Security leaders weigh in
Stephen Kowski, Field CTO at SlashNext Email Security+:
“One of the biggest risks to business leaders is making decisions based on inaccurate, draft, or incomplete data, which can lead to missed opportunities, lost revenue, and reputational damage. The ConfusedPilot attack highlights this risk by demonstrating how RAG systems can be manipulated by malicious or misleading content in documents not originally presented to the RAG system, causing AI-generated responses to be compromised.
“An interesting part of the attack is the RAG taking instructions from the source documents themselves as if they were in the original prompt, similar to how a human would read a confidential document and say they can't share certain pieces of information. This demonstrates the need for robust data validation, access controls, and transparency in AI-driven systems to prevent such manipulation.

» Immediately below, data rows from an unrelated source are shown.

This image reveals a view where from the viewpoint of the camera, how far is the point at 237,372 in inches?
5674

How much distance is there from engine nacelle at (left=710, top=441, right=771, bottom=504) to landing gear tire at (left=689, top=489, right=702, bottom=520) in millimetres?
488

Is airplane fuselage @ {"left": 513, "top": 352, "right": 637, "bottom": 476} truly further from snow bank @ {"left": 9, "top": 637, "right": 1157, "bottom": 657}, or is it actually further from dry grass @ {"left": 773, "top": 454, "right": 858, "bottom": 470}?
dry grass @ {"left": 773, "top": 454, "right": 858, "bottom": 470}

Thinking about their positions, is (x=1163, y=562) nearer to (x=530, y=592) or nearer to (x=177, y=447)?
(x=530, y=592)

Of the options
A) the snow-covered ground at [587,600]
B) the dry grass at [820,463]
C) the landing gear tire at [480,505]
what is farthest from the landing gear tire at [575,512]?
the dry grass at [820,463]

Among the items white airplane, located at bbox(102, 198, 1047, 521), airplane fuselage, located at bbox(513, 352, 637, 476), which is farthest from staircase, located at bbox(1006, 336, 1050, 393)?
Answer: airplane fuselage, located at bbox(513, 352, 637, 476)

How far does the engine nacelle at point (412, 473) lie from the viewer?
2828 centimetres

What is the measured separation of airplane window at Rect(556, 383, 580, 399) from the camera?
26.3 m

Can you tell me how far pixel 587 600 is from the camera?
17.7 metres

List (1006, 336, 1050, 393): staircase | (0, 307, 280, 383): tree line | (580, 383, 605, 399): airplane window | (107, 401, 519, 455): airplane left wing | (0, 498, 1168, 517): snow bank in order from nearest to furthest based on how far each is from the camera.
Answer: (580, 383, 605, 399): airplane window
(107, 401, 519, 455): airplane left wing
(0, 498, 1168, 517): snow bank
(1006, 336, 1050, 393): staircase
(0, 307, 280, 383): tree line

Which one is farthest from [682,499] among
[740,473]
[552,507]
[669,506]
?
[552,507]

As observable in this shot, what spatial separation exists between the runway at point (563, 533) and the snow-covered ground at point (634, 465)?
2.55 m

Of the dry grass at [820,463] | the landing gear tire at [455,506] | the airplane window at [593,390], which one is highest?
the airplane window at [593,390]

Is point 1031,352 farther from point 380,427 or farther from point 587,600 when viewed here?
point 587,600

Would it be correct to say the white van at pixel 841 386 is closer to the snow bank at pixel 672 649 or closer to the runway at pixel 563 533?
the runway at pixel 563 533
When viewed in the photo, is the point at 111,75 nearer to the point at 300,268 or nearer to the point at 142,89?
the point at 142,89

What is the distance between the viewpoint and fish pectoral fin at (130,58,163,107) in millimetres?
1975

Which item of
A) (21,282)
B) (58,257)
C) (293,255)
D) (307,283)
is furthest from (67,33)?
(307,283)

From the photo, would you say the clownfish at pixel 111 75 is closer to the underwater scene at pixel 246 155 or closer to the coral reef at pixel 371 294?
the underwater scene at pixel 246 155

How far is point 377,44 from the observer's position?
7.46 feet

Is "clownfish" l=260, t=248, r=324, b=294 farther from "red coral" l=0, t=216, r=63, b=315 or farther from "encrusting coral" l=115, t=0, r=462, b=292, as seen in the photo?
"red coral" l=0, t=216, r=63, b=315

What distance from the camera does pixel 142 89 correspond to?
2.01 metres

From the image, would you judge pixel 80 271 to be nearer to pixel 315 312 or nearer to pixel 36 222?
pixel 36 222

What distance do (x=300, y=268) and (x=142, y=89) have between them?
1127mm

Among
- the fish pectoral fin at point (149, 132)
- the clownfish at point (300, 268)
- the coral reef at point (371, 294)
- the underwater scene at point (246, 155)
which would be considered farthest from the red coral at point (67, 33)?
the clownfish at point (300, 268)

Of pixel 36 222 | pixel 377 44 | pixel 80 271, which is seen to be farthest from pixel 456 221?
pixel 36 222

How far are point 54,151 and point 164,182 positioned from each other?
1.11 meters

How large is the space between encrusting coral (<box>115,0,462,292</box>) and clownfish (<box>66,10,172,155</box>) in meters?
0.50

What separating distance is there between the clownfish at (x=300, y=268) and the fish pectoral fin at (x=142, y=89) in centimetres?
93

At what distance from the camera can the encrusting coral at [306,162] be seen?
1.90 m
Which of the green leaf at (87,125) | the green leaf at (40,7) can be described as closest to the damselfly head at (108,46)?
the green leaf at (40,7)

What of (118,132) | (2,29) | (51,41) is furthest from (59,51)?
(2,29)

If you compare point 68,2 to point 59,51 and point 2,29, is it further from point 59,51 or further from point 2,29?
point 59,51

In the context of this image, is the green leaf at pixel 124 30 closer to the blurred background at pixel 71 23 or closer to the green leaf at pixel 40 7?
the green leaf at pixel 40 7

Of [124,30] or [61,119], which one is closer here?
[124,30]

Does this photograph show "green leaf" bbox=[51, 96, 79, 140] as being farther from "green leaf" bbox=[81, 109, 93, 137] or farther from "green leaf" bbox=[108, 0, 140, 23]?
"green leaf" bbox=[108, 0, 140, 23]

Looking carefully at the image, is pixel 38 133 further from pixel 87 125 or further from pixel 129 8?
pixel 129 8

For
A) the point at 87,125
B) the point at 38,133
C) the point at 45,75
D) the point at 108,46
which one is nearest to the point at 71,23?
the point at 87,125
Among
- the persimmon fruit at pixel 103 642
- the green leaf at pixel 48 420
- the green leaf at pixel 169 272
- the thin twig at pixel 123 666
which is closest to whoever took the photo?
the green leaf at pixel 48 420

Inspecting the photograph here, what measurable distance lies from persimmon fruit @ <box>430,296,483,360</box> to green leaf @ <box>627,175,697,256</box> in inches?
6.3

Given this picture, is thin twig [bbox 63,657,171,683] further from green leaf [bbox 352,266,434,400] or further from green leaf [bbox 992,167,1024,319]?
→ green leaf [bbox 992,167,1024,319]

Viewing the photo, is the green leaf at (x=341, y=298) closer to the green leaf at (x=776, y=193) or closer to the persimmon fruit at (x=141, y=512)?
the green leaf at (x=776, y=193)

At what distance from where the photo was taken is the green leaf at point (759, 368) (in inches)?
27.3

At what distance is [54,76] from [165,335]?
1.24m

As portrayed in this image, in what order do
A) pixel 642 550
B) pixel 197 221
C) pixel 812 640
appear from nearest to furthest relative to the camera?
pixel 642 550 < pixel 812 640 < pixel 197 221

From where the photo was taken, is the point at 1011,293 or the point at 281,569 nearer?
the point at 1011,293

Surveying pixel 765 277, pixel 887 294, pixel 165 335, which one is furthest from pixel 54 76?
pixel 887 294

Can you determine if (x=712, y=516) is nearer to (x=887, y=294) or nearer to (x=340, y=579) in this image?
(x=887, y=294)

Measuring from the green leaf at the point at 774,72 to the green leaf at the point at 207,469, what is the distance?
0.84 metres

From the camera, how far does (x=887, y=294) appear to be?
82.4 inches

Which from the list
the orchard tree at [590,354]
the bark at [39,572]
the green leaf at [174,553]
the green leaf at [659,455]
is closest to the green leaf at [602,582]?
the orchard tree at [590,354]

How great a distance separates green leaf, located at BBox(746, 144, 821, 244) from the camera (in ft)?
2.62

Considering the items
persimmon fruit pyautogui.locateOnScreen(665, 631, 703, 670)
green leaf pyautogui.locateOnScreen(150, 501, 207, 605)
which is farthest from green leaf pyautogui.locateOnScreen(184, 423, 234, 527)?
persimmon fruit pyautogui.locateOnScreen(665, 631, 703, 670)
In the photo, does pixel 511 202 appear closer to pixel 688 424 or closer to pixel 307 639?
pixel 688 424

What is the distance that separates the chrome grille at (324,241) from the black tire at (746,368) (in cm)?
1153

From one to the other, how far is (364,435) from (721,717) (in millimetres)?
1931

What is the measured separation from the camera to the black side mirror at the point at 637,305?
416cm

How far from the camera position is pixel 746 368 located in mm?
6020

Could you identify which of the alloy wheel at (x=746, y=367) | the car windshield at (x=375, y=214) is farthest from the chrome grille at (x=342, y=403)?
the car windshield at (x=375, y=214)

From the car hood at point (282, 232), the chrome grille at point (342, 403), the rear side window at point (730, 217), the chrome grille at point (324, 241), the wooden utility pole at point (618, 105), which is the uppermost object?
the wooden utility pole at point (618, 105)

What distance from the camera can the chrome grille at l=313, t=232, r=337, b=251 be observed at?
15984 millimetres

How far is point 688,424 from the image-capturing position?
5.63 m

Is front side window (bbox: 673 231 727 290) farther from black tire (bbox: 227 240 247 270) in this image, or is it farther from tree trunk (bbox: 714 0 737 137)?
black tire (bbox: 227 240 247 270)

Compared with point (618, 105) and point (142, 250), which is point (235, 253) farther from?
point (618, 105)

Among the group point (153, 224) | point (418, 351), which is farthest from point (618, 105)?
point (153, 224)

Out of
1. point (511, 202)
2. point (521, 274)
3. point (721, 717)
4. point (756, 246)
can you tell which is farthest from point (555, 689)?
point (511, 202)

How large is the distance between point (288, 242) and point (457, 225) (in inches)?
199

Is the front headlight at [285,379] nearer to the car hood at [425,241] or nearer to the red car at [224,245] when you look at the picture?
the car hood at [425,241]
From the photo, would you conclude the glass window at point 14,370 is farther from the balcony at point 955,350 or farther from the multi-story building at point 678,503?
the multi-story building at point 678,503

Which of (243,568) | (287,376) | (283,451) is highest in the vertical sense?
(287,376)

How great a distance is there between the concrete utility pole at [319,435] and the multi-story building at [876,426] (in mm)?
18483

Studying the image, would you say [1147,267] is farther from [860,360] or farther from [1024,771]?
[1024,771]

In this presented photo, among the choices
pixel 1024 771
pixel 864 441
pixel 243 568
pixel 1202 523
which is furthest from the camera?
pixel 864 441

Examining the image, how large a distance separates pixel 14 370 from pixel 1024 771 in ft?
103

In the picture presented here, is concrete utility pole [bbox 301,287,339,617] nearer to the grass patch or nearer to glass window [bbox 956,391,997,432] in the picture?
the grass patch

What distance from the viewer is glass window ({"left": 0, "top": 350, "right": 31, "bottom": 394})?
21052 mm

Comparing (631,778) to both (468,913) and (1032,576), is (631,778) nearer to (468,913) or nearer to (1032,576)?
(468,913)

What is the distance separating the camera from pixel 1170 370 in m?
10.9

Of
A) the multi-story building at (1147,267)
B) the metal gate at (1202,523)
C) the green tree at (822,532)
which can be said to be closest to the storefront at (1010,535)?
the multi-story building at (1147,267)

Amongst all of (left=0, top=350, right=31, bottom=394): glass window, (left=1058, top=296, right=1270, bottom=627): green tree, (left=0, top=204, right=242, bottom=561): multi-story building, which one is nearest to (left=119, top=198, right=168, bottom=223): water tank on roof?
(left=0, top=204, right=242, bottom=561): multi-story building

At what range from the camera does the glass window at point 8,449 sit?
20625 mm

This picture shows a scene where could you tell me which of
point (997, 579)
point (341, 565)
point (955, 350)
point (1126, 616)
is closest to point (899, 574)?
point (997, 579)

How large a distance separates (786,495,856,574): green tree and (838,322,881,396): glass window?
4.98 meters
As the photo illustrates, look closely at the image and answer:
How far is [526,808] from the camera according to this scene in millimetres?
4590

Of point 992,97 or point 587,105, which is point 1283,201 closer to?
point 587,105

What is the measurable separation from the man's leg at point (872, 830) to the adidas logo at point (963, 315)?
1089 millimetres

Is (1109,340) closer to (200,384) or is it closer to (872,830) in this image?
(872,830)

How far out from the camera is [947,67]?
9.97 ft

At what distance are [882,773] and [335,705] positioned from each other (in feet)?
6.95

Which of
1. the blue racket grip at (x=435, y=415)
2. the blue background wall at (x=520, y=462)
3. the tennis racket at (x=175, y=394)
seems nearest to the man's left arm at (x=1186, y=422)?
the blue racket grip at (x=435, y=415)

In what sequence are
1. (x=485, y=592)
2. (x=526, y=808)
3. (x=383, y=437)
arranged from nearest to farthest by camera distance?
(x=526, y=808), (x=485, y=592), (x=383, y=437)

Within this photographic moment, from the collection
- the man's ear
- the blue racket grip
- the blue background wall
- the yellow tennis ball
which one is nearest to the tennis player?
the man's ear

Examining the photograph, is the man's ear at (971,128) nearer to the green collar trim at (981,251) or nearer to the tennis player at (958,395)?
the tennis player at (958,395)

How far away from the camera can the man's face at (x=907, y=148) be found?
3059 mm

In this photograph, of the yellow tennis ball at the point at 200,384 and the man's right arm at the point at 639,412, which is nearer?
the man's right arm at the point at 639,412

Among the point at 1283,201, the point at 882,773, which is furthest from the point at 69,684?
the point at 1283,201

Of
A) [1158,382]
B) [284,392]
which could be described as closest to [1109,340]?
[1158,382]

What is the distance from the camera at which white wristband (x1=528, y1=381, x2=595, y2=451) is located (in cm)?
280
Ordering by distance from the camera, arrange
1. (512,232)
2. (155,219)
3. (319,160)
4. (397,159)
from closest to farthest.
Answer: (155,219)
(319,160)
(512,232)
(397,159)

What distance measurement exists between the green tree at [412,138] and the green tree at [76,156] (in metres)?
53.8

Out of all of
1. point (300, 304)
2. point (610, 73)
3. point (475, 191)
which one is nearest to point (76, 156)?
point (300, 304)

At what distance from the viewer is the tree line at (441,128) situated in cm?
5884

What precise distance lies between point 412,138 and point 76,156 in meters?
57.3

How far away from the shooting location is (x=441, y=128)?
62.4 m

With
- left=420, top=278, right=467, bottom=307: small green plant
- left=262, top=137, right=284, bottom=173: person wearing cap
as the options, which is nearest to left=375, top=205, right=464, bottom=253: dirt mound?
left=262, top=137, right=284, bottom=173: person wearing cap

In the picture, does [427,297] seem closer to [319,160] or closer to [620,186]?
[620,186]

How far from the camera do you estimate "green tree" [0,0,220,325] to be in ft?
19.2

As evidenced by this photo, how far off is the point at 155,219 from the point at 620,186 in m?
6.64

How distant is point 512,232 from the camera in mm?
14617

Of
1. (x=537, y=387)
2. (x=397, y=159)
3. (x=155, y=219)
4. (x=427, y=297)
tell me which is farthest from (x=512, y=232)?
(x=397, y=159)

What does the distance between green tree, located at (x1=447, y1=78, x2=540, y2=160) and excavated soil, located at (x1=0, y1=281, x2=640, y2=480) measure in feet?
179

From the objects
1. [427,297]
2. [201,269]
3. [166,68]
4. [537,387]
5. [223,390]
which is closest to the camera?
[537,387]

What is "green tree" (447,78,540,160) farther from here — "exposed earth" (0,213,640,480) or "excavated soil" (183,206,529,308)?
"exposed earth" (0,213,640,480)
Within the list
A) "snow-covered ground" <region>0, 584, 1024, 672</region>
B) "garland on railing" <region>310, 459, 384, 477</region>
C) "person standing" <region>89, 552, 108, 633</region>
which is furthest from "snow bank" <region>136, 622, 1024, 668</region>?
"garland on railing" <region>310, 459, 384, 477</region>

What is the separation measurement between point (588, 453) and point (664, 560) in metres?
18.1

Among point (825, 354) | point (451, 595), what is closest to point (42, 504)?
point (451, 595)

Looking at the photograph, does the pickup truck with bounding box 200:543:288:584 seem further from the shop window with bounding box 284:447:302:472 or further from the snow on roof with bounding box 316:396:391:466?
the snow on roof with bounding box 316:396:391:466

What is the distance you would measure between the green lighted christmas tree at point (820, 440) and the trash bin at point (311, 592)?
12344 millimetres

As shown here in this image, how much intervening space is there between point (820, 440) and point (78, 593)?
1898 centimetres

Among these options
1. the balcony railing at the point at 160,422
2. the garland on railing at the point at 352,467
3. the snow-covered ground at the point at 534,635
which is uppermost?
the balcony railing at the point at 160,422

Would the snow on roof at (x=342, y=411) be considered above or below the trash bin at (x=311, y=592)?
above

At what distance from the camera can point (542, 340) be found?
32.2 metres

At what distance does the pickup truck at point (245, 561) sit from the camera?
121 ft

“Ultimately, this can lead to a wide range of unintended outcomes, including but not limited to denial of access to data, presentation of inaccurate information, access to deleted items that should be inaccessible, and other potential attacks by chaining these vulnerabilities together.”
Amit Zimerman, Co-Founder and Chief Product Officer at Oasis Security:
“Attackers are increasingly looking at weaker parts of the perimeter, such as non-human identities (NHIs), which control machine-to-machine access and are increasingly critical in cloud environments. NHIs now outnumber human identities in most organizations, and securing these non-human accounts is vital, especially in AI-heavy architectures like Retrieval-Augmented Generation (RAG) systems.
“To successfully integrate AI-enabled security tools and automation, organizations should start by evaluating the effectiveness of these tools in their specific contexts. Rather than being influenced by marketing claims, teams need to test tools against real-world data to ensure they provide actionable insights and surface previously unseen threats. Existing security frameworks may need to be updated, as older frameworks were designed for non-AI environments. A flexible approach that allows for the continuous evolution of security policies is vital.”
John Bambenek, President at Bambenek Consulting:
“As organizations adopt Gen AI, they want to train in corporate data, but often that is in dynamic repositories like Jira, SharePoint, or even trouble ticket systems. Data may be safe at one point, but can be become dangerous when subtly edited by a malicious insider. AI systems see and parse everything, even data that humans might overlook, which makes the threat even more problematic.
“This is a reminder that the rush to implementing AI systems is far outpacing our ability to grasp much less mitigate the risks.”